Category: MCP Tool Poisoning
Confidence: 98% confidence
Finding: The skill is presented as a dataset browsing/loading tool, but the documented behavior is primarily a local logging and history system that stores arbitrary user-provided inputs and exposes them via search, recent, status, and export commands. This mismatch is dangerous because users may provide sensitive dataset names, queries, paths, or processing details expecting data operations, while the skill instead persists and re-exposes that information without clear consent or minimization.

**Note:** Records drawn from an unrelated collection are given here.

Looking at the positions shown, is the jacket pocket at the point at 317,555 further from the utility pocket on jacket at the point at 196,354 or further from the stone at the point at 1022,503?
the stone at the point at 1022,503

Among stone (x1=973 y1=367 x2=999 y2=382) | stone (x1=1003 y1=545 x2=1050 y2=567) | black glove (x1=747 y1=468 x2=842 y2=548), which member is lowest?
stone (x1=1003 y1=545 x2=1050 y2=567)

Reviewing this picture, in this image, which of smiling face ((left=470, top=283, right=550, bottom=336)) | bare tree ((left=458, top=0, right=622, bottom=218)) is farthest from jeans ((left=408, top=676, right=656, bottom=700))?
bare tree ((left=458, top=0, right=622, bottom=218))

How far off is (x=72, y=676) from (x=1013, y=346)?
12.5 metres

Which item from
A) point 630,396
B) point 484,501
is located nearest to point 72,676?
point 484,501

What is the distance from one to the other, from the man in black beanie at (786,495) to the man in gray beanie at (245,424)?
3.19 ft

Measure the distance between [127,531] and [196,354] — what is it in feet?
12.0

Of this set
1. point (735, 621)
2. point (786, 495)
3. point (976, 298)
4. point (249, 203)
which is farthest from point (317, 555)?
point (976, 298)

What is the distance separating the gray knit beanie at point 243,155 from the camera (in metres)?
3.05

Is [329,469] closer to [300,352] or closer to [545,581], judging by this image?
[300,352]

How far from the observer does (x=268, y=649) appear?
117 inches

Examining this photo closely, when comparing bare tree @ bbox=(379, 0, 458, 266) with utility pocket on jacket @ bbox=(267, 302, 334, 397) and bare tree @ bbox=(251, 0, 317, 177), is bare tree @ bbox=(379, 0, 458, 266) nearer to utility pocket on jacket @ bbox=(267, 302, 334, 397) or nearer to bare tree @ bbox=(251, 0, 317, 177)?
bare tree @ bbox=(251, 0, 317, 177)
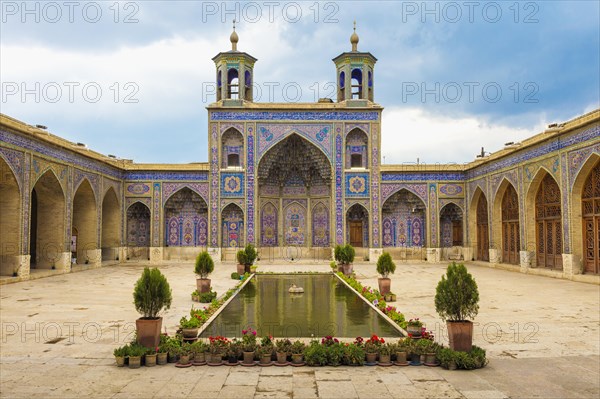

Description-Behavior Mismatch

Medium

Confidence: 94% confidence
Finding: The manifest and description claim dataset browsing/loading/manipulation, but the documentation defines a local activity tracker instead. This is a security-relevant integrity issue because operators may authorize or supply sensitive data under false assumptions about functionality, increasing the likelihood of inadvertent data retention and exposure.

Intent-Code Divergence

Medium

Confidence: 95% confidence
Finding: The command names imply real data-processing actions such as ingest, transform, query, and validate, but the descriptions say they only record entries or show prior ones. In this context, that misleading interface can cause users to paste real queries, file paths, schema details, or other sensitive operational data that gets logged instead of processed, creating avoidable confidentiality risk.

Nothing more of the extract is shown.